A fake image of Trump being arrested has been viewed millions of times on Twitter. Eric Trump, one of the former president’s adult sons, also joined in, sharing a fake image of his father marching with his followers on the streets of New York. Further afield, a defaced video of Manhattan District Attorney Alvin Bragg indicting Trump went viral from TikTok to Twitter, garnering tens of thousands of views in the process.
The new pervasiveness of technology has also started a debate about whether it is possible or should be. Used to power standard issue campaign ads. Mr. Wilson cited two examples of his overseas.
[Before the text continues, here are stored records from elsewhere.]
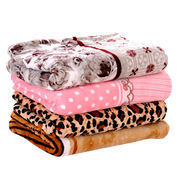 Customized design printed flannel blanket from China (mainland)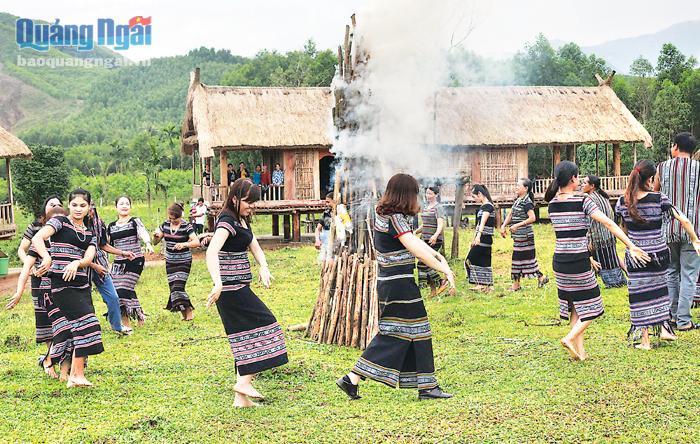 Sớm phát huy quần thể văn hóa Làng Teng (Quảng Ngãi)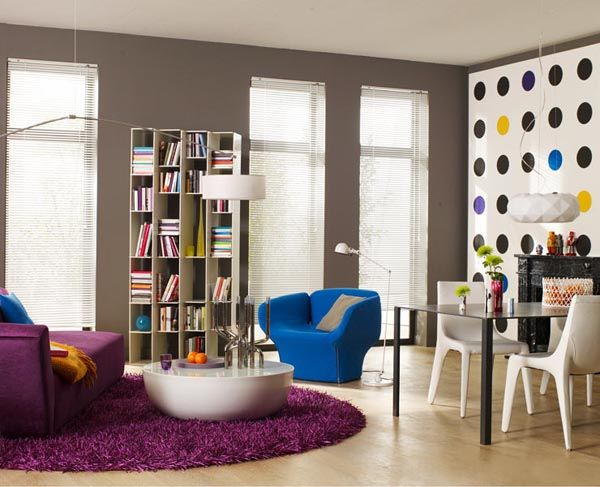 Pop Art, Spunky Inspired Room  http://luvne.com/living-room-design/pop-art-themed-in-living-room/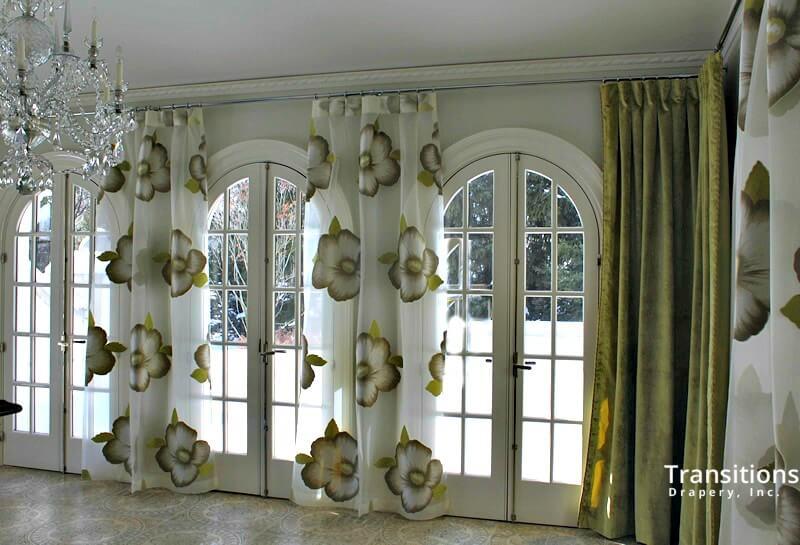 Sunroom alternating side panels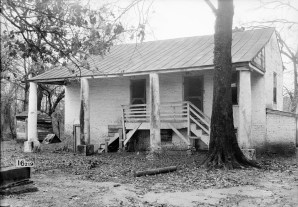 Magnolia Grove, slave quarters, 1934. (Photograph by Alex Bush, HABS, Library of Congress Prints and Photographs Division)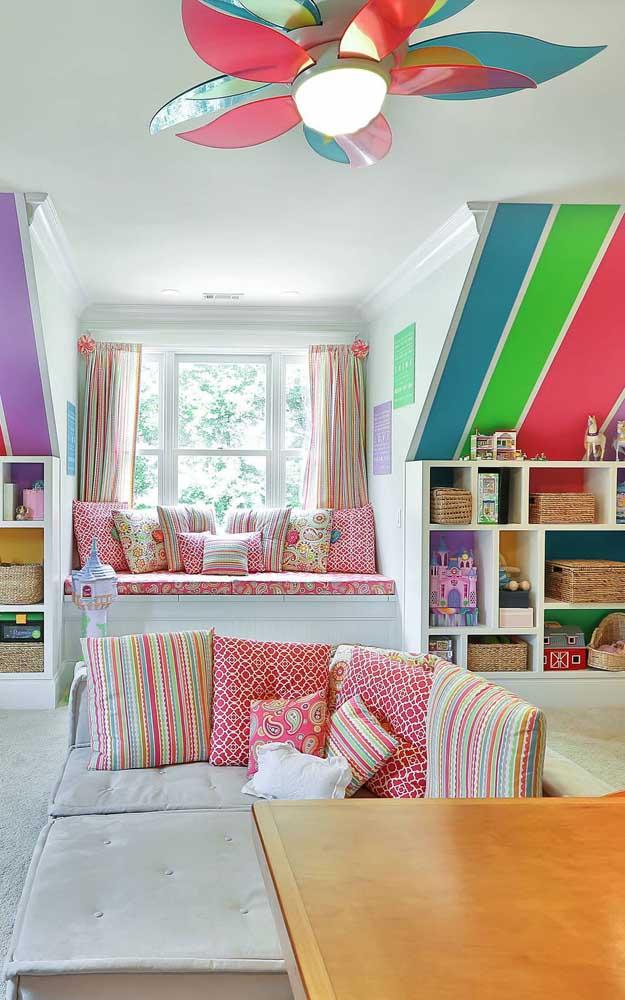 A casa super colorida não poderia ter outro modelo de ventilador
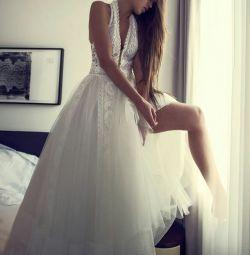 Γαμήλιο φόρεμα με το στυλ του Boho Zahavit Tsuba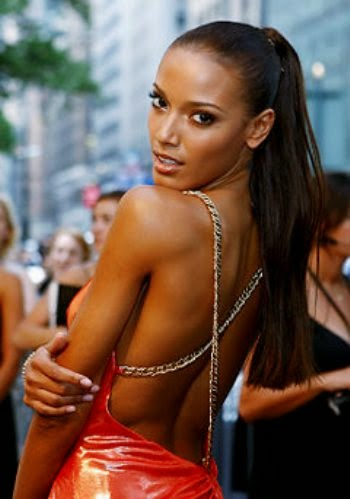 Selita ebanks big cleavage in sexy outfit and topless posing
Personalized Video He is a Swedish outreach strategy that includes greetings and an Indian campaign that makes it appear as if politicians are speaking in different dialects.
In the US, ad makers are still getting used to the technology and weighing what is ethically and legally possible.
Neil Goodman, a digital strategist for the Democratic Party, used DALL-E, developed by OpenAI, the creators of the AI language model ChatGPT, to create images of computer-typing geese and candidates for San Mateo County, California. What to do with the geese invading Foster City, Calif., was a point of contention in the campaign, Goodman said, pointing out that the text of the email was written by a human.
“But a goose writing an email isn’t something you can easily Photoshop,” said Goodman. “In this case, the email exceeded expectations.”
Goodman’s firm also worked for the Democratic-backed candidate in the recent Wisconsin Supreme Court election. states that certain situations require “human oversight at every step of the process.”
Mulvey, a Democratic media consultant, said he tried Midjourney, one of the leading AI image generators alongside DALL-E, and typed a prompt into ChatGPT.
“Midjourney has been particularly impressive in terms of the images it can produce,” says Mulvey. “I typed ‘a construction worker in a helmet checking a tablet device next to a safe water hole’. Here are the possibilities to take advantage of it — you can specify the shot, the look, and the style, rather than drawing on a stock image. ”
But first, the campaign must decide what to disclose about the tools behind the ad and what criticism the use of synthetic media will raise, Mulvey said. Already, he added, campaigns have adopted significantly different standards for fact-checking claims and other message content.
Nick Everhart, founder and president of Republican advertising firm Content Creative Media, says copyright concerns alone are a stumbling block. A class action lawsuit filed earlier this year accuses some of his leading AI image generators of illegally scraping the artist’s work from his web.
“It’s a dangerous road not worth taking from the start,” Everhart said.